In July of 1984, 19 year old Stefan Butler (Fionn Whitehead, Dunkirk) approaches the computer game company Tuckersoft with a pitch for a new, never before seen type of adventure game called Bandersnatch. Based off of a very lengthy (and controversial) choose-your-own-adventure story book of the same name, Bandersnatch offers players a chance to affect the story and outcome of the game by giving them choices that send them down different paths, just like the book he enjoys so much. But the company wants him to have the code for the game finished in two months so it’ll be ready for the Christmas rush. The herculean task of programming such a complex matrix of choices in such a short time proves too much for Stefan’s psyche, leading him down a rabbit hole of existential crisis, psychotic breaks, and death.
Bandersnatch is the newest, *kind of* an episode, from the horror/sci-fi thriller show Black Mirror that was released on Netflix this last Friday. Bandersnatch is longer than other Black Mirror episodes, technically making it a movie, but what really makes it interesting is that the format Netflix has adopted for it mirrors that of the choose-your-own-adventure stories that are so central to the plot, making it sort of a game as well. Released as a “Netflix Interactive” title, we are allowed to make decisions for Stefan as they become available in his story. This seems inconsequential to him at first (which cereal will he have for breakfast, what music will he listen to on the bus, etc.) but eventually, in the most meta of meta moves, Stefan becomes aware that he is being controlled. At least, he thinks he is. The idea of his awareness is passed off at first as paranoia, blending the format nicely into the narrative, but at one point the insanity can be kicked up a notch as you have the option of telling him he’s being controlled on Netflix!

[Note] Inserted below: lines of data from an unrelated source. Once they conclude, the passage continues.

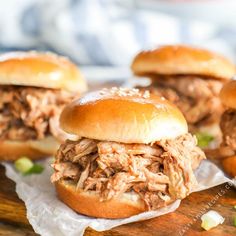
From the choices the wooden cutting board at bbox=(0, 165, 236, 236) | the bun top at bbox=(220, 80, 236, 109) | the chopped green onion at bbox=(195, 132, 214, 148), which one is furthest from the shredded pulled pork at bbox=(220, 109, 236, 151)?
the chopped green onion at bbox=(195, 132, 214, 148)

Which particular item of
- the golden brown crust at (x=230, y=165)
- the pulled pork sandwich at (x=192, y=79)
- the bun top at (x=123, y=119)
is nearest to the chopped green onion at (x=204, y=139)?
the pulled pork sandwich at (x=192, y=79)

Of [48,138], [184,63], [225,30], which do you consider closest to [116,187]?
[48,138]

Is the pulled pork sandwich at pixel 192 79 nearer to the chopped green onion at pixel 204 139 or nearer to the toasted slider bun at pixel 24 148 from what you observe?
the chopped green onion at pixel 204 139

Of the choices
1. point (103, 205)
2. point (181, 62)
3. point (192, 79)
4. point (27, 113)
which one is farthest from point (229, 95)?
point (27, 113)

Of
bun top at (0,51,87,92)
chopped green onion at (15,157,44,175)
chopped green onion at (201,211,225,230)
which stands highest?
bun top at (0,51,87,92)

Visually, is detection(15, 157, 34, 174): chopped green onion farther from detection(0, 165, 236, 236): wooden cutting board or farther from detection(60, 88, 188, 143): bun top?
detection(60, 88, 188, 143): bun top
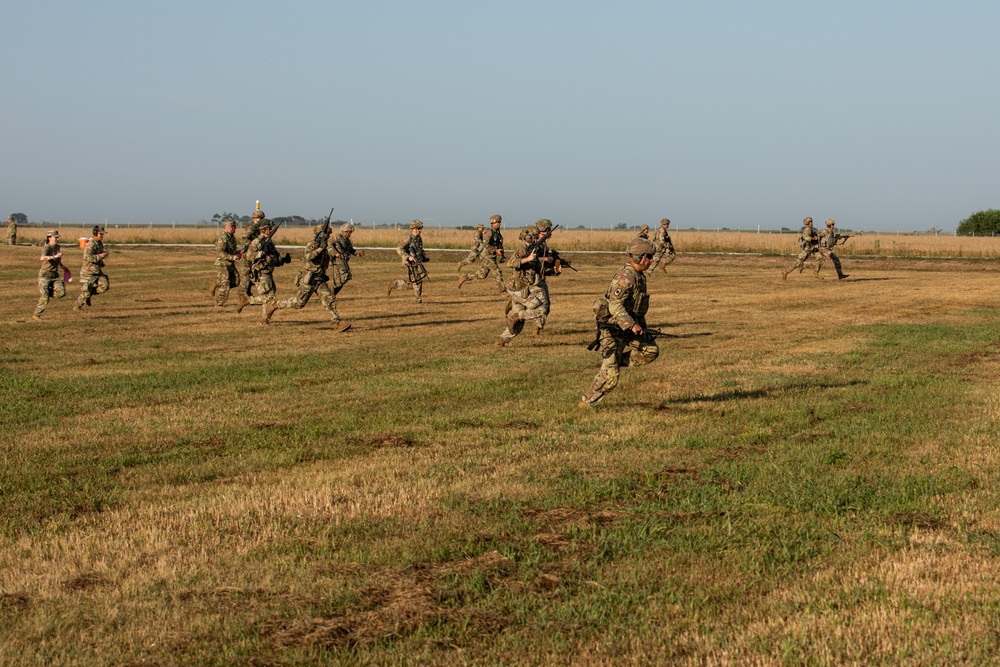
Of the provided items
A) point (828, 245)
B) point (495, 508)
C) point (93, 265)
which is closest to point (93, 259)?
point (93, 265)

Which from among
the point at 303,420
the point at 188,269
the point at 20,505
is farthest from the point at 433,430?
the point at 188,269

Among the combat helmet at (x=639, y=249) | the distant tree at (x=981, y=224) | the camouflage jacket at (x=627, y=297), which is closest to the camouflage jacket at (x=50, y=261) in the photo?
the camouflage jacket at (x=627, y=297)

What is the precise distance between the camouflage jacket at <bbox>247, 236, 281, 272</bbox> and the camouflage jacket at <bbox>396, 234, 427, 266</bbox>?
710 cm

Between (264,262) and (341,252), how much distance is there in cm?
160

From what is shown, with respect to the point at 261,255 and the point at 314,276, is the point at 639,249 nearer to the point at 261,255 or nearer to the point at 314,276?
the point at 314,276

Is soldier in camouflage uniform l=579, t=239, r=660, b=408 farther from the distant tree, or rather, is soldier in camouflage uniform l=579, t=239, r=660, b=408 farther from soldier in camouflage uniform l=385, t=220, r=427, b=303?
the distant tree

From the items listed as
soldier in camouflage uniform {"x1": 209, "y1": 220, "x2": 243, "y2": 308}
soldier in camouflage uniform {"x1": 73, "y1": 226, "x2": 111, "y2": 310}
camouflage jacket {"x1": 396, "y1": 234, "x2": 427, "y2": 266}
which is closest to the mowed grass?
soldier in camouflage uniform {"x1": 73, "y1": 226, "x2": 111, "y2": 310}

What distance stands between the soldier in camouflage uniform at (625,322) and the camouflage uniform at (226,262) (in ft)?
48.6

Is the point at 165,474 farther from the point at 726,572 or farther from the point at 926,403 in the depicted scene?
the point at 926,403

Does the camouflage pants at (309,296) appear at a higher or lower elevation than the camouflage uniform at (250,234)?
lower

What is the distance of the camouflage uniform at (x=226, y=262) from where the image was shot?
26484mm

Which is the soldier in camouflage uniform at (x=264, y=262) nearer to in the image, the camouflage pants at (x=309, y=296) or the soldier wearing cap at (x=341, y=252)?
the camouflage pants at (x=309, y=296)

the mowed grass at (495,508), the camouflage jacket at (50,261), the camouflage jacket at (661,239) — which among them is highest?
the camouflage jacket at (661,239)

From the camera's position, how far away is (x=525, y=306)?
64.6 ft
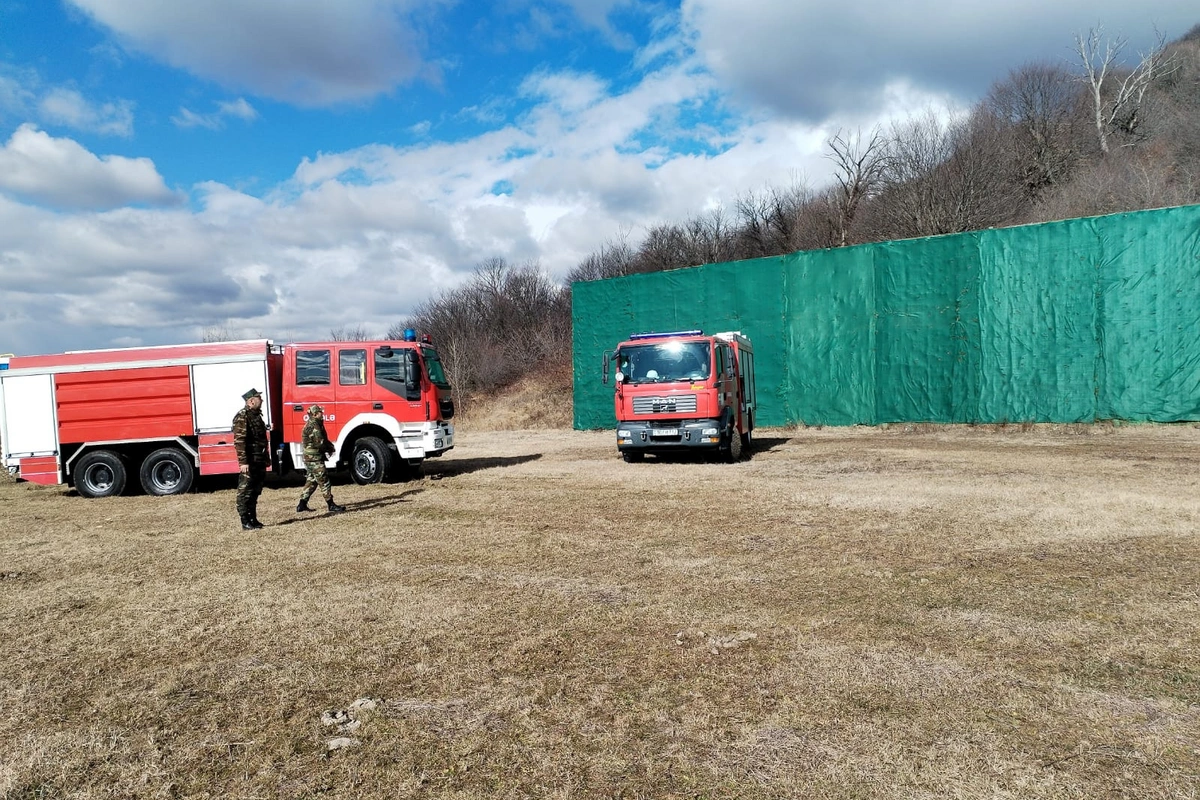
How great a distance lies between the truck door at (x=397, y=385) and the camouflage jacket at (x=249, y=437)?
3308 mm

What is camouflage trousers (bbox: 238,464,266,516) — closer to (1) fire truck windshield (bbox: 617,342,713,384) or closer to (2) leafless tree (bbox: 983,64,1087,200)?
(1) fire truck windshield (bbox: 617,342,713,384)

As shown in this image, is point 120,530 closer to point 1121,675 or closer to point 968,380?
point 1121,675

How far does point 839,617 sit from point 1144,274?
17348mm

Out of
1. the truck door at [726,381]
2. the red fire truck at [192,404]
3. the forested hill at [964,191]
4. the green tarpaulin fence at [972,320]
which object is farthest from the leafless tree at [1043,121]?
the red fire truck at [192,404]

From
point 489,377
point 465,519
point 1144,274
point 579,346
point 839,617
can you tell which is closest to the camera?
point 839,617

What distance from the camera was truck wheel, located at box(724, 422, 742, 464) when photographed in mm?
14113

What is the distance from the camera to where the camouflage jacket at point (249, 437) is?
902cm

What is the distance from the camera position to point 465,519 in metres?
9.12

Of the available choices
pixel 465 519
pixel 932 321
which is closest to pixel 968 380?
pixel 932 321

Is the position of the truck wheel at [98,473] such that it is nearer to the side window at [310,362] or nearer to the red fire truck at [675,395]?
the side window at [310,362]

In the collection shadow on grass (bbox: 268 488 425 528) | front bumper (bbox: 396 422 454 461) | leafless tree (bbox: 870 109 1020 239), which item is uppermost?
leafless tree (bbox: 870 109 1020 239)

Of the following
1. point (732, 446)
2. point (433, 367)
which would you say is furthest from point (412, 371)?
point (732, 446)

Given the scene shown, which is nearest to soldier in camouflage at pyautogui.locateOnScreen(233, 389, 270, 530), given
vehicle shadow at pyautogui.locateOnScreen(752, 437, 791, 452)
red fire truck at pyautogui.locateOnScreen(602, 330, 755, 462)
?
red fire truck at pyautogui.locateOnScreen(602, 330, 755, 462)

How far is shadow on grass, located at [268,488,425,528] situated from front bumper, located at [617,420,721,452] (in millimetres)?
4250
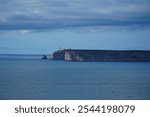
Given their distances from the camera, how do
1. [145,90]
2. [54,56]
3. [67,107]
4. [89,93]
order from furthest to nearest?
[54,56]
[145,90]
[89,93]
[67,107]

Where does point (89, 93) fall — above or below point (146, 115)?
below

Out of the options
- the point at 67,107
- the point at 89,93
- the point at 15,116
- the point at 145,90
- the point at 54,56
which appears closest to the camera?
the point at 15,116

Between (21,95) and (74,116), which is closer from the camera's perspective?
(74,116)

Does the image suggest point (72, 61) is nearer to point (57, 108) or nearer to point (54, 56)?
point (54, 56)

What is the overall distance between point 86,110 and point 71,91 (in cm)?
959

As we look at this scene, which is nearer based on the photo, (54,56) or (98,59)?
(98,59)

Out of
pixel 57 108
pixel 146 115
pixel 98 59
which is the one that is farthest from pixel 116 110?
pixel 98 59

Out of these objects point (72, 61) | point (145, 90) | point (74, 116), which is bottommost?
point (72, 61)

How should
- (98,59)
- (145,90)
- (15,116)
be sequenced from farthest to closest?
(98,59) → (145,90) → (15,116)

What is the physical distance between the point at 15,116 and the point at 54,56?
4798 centimetres

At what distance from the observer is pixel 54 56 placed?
5478 cm

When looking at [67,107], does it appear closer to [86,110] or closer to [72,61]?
[86,110]

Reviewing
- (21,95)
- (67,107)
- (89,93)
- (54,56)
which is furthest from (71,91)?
(54,56)

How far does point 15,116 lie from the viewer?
6.86 metres
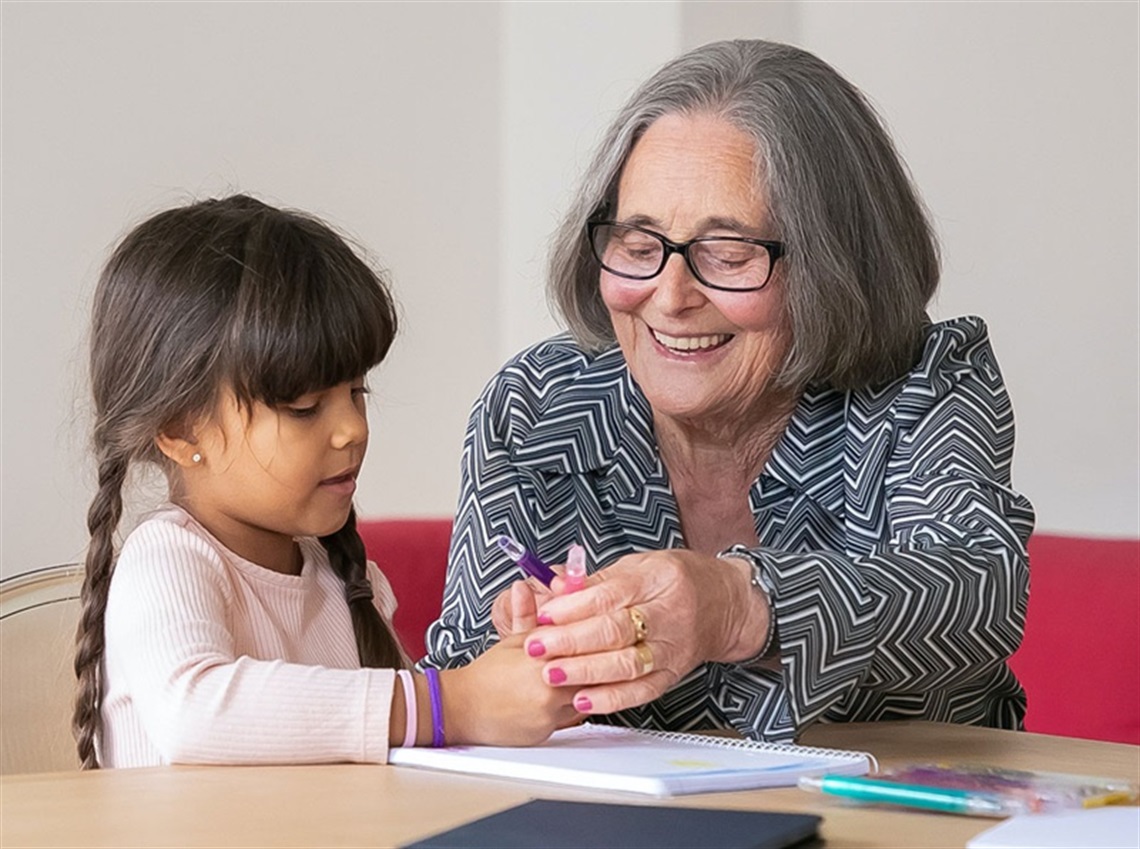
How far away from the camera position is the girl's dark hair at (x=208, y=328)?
1474 millimetres

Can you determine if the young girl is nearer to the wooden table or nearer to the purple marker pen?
the purple marker pen

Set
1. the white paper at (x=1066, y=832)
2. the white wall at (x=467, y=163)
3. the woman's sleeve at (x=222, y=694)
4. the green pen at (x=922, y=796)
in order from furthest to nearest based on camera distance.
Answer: the white wall at (x=467, y=163), the woman's sleeve at (x=222, y=694), the green pen at (x=922, y=796), the white paper at (x=1066, y=832)

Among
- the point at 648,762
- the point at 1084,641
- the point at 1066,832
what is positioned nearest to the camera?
the point at 1066,832

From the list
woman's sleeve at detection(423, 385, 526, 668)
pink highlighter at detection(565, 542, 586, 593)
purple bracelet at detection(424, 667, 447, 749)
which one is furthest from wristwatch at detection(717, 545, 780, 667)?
woman's sleeve at detection(423, 385, 526, 668)

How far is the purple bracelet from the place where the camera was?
3.89 feet

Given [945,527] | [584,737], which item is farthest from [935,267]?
[584,737]

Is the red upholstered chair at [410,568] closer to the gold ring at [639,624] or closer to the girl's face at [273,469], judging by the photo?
the girl's face at [273,469]

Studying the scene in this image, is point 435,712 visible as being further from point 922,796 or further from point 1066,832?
point 1066,832

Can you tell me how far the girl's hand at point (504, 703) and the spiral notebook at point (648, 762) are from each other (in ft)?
0.04

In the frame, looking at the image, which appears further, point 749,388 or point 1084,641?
point 1084,641

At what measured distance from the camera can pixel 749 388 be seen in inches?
64.9

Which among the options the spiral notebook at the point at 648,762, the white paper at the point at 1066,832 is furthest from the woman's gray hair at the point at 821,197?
the white paper at the point at 1066,832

Stories of this format are not in any way new. Of course there’s the aforementioned choose-your-own-adventure books, and there have been plays such as Clue: The Musical and The Mystery of Edwin Drood that allow the audience to decide on the finale (like choosing the murderer) and then the actors then have to play out that version, but story tellers have also dabbled in electronic narratives like this for a while. Games do this the best, after all, a game is a story you play out. In 1983, Dragon’s Lair became a sensation as it was basically a movie that was played by the gamer; but it was still a linear movie (“on rails” as it’s called). You would fight bad guys and save the princess, but there was only one path to take, one finale to see. Both 1987’s Maniac Mansion and 2007’s BioShock are examples of games that had endings that were affected by your decisions but the play still sent you down the same pathways, you got the same story every time. Contrary wise, open world games like Skyrim from 2011 give you so much freedom they’re practically simulations, not so much stories as in the cinematic sense, and where there are story elements, you still don’t have total control over them.
But do you ever really? Bandersnatch is truly a choose-your-own-adventure movie, your choices will determine life or death, failure or success (what ever those mean to you), and they have an impact on the whole. There are a couple (five I believe) hard endings that result in credits being rolled and many smaller soft endings that will send you back to make a different choice, but the question of free will still lingers on. Not only the protagonist’s free will but our own as well. We have fun playing puppet master to Stefan but in the end there is still only so much that can be affected. At one point Stefan spells this out for us by explaining that as a game programmer, he is “only giving players the illusion of free will, but [he] decides the ending”. There are only so many plot points you can mess with and some major things in the story will always happen no matter what you do to avoid them. You truly have a dramatic affect on the characters’ lives but you can not just go in a completely different direction to watch a totally different story. If I have one complaint about this movie, that would be it. However, I do appreciate the amount of time, detail, and energy that had to go in to making this what it is and for something so innovative, I’m willing to not let that bother me.
It is smartly done too. Character dialogue gives us instruction as to what to expect or ideas as to direction we should probably take. It feels like they’re helping to ease us into the unknown waters of an interactive story such as this. I, for one, am hoping that this is the case. That since this is the first Netflix Interactive movie targeted towards adults, maybe more like it will show up in the future. Ones that could take more drastic deviations from choice to choice so it feels like there’s more, different adventures to have if you go back and start the character’s day all over again and differently. Imagine for a moment one so advanced that if you go to work on time it becomes a buddy cop movie and if you stay home in bed the story turns into a rom-com. Leave home without eating breakfast? Now you’ve been abducted by aliens, hold on for a sci-fi thriller. Of course, making something so insanely extensive is pretty much exactly what Bandersnatch warns against, so maybe we shouldn’t ask for too much from Netflix, just yet.